Tramonta rapidamente l'immagine di un'America che doveva il suo grande dinamismo alla valorizzazione massima dell'iniziativa individuale e che, come tale, si proponeva quale modello da imitare per le altre società. Se anche l'America «sceglie» lo Stato, il massiccio intervento pubblico, cosa possono fare quelle società che hanno sempre avuto una fiducia assai minore nelle virtù dell'individualismo, nelle benefiche conseguenze collettive della valorizzazione della libertà individuale? Due aspetti delle risposte, pur fra loro assai differenziate, che i governi, americano ma anche europei, stanno dando alla crisi, dovrebbero essere attentamente valutate. Il primo riguarda la pericolosa rotta di collisione che, in situazione di crisi, può determinarsi fra le ragioni dell'economia e quelle della democrazia. La logica economica, in queste situazioni, può entrare in conflitto con la logica politica.

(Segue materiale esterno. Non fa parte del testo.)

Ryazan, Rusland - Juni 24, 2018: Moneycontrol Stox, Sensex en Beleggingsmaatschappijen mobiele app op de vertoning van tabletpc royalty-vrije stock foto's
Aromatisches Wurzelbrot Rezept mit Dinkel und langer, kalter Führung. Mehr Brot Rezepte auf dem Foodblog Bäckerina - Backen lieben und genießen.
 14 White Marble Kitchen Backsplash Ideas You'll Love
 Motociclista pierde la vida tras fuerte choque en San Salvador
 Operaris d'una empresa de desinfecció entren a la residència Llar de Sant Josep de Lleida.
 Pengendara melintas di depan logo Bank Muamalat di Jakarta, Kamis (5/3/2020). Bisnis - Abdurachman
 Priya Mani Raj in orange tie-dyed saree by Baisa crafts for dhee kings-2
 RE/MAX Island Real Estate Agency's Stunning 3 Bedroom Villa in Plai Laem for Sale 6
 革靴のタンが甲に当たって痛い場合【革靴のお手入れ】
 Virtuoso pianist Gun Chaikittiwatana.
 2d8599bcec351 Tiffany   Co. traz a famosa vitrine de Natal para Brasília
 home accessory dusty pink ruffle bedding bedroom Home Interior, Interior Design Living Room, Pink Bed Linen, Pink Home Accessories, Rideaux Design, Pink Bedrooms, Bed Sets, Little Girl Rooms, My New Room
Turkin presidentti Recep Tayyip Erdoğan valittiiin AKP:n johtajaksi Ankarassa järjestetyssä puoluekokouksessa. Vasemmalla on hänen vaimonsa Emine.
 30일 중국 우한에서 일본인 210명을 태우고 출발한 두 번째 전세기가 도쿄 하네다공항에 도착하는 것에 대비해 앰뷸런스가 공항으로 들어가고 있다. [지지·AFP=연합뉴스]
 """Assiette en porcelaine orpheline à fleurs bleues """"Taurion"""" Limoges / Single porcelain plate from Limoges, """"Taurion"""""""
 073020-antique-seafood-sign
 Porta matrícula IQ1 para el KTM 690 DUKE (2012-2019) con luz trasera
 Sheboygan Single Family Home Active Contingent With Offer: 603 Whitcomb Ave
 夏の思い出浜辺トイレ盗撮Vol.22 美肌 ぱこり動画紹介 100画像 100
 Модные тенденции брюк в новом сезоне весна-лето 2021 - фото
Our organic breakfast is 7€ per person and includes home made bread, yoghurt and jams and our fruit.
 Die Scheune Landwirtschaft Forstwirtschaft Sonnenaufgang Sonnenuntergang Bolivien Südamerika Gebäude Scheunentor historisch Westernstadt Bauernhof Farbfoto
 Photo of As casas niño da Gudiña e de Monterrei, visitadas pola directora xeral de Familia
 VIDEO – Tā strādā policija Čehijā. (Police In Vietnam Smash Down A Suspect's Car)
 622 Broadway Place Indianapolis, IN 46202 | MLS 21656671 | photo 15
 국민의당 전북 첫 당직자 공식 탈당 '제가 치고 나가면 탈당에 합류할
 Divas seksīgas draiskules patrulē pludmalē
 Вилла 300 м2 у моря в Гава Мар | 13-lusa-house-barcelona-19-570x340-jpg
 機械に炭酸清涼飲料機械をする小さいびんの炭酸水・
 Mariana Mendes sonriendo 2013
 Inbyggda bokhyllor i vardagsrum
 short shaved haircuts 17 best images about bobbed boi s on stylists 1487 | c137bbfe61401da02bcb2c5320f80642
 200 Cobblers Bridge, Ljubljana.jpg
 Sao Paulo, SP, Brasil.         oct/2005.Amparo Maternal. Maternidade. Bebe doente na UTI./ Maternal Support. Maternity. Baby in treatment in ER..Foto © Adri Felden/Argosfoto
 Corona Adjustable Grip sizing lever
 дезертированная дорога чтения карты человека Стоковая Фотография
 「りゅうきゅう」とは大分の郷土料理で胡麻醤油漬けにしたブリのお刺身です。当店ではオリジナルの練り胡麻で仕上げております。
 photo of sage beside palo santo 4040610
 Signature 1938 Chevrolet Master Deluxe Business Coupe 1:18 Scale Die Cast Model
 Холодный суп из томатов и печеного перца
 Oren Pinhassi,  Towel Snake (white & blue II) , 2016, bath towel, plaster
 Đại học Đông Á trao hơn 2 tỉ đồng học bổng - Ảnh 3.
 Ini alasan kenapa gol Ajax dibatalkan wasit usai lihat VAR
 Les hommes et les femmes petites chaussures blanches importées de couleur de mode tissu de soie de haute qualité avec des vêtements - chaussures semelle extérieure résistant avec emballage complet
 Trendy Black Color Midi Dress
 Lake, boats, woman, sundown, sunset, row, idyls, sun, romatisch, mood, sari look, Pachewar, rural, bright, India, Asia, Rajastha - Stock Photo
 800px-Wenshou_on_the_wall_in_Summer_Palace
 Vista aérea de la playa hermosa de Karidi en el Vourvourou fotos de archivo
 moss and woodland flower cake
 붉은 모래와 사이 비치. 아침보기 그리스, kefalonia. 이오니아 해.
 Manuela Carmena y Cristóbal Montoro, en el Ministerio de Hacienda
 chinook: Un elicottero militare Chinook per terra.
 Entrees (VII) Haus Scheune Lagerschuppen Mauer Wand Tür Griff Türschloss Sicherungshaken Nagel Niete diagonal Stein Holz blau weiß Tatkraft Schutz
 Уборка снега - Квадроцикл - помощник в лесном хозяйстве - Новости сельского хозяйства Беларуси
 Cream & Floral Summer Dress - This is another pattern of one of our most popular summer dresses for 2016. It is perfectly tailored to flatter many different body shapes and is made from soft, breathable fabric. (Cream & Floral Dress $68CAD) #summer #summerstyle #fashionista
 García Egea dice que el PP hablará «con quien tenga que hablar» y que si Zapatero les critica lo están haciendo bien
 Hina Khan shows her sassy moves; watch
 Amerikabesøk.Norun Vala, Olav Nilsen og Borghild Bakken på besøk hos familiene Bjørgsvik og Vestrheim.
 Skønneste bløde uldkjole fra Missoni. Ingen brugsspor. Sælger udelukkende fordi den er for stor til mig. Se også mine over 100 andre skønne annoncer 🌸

I governi prendono decisioni volte a rassicurare l'opinione pubblica e a sostenere, con politiche pro-occupazione e misure di segno egualitario (più tasse sui ricchi), il consenso nazionale, decisioni che tuttavia possono aggravare o prolungare nel tempo la crisi. Blandire Main Street (l'uomo della strada) scaricandone tutti gli oneri su Wall Street può essere un'ottima mossa politica nel breve termine, ma i costi di medio e lungo termine potrebbero rivelarsi assai elevati. Il secondo aspetto riguarda gli effetti sugli atteggiamenti culturali diffusi. Nel momento in cui si radica l'idea secondo cui il mercato è il «Dio che ha fallito», si afferma per ciò stesso la pericolosa illusione che la salvezza possa venire solo dallo Stato. Si dimentica il fatto essenziale che tanto il mercato quanto lo Stato, in quanto istituzioni umane e per ciò imperfette, possono fallire ma che i fallimenti dello Stato sono in genere assai più catastrofici di quelli del mercato. Quando il mercato fallisce provoca grandi, ancorché temporanee, sofferenze (disoccupazione, drastica riduzione del tenore di vita delle persone, povertà).

 

I fallimenti dello Stato, per contro, si chiamano compressione delle libertà (sempre), oppressione politica (spesso) e, nei casi estremi, tirannia e guerre. Oggi, i Robin Hood di tutto il mondo (i nostri, i Robin Hood italiani, sono addirittura entusiasti) lodano Obama che toglie ai ricchi per dare ai poveri. Finalmente, come si sente continuamente ripetere, lo «strapotere del mercato» è finito. Dimenticando che quello «strapotere» ci ha dato decenni di crescita economica impetuosa con molte ricadute virtuose in ambito politico (si pensi a quanto si è diffusa e radicata nel mondo la forma di governo democratica). Tornare all'epoca dello «strapotere dello Stato» è certo un'idea attraente per coloro che detestano il mercato, e la competizione che ne è l'essenza. Ma che succede se lo strapotere dello Stato impedisce di rilanciare la crescita, e ci fa precipitare in un mondo di conflitti neo-protezionisti? Lo sceriffo di Nottingham sarà pure stato sconfitto ma non resterà, a quel punto, abbastanza bottino per sfamare i poveri.